Despite the closing of these long-time family go-to spots, McDonald’s Canada is in good shape (and the pandemic-inspired take-off of food delivery apps doesn’t hurt). In its most recent Q3 financial report, McDonald corporation outlines a systemwide sales growth of 11%, stating that segment performance was driven by strong comparable sales in most markets, led by the U.K., Germany, and Canada.
Although Canada may admittedly lack conversation-starting creative design when it comes to its McDonald’s locations – compared to a restaurant in New Zealand that features a decommissioned airplane as part of its layout, a massive storefront-sized Happy Meal in Texas, or a UFO-shaped spot in New Mexico – the brand remains a consistent staple for Canadians of all ages (and, now, dietary restrictions).
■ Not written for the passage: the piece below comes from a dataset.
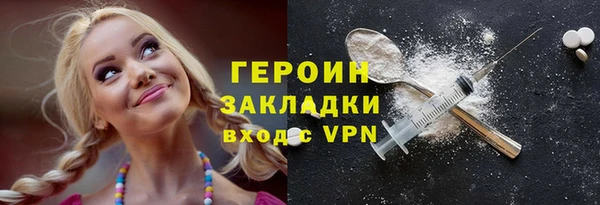 гашик Новый Уренгой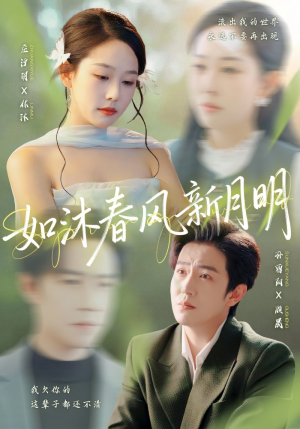 如沐春风新月明（70集）重生短剧免费看全集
While Tim Horton’s holds the title of Canada’s largest fast food chain, with 4,268 locations, McDonald’s famous golden arches continue to dot both urban and rural landscapes from coast to coast, offering an appreciated and familiar sight.
Of course, it was Cohon who kickstarted this in Canada, making a name for himself in the process – whether for his charitable work, which included bringing the Ronald McDonald House Charities to Canada, and famously saving Toronto’s Santa Claus Parade in 1982 when a lead sponsor pulled out.
Rolling in circles with Canada’s biggest business figures and politicians, Cohon became a Canadian citizen in 1973 and was honoured as a member of the Order of Canada in 1988. He served as President and CEO of McDonald’s Canada for decades and will be remembered for both his business savviness and his perpetual efforts to give back.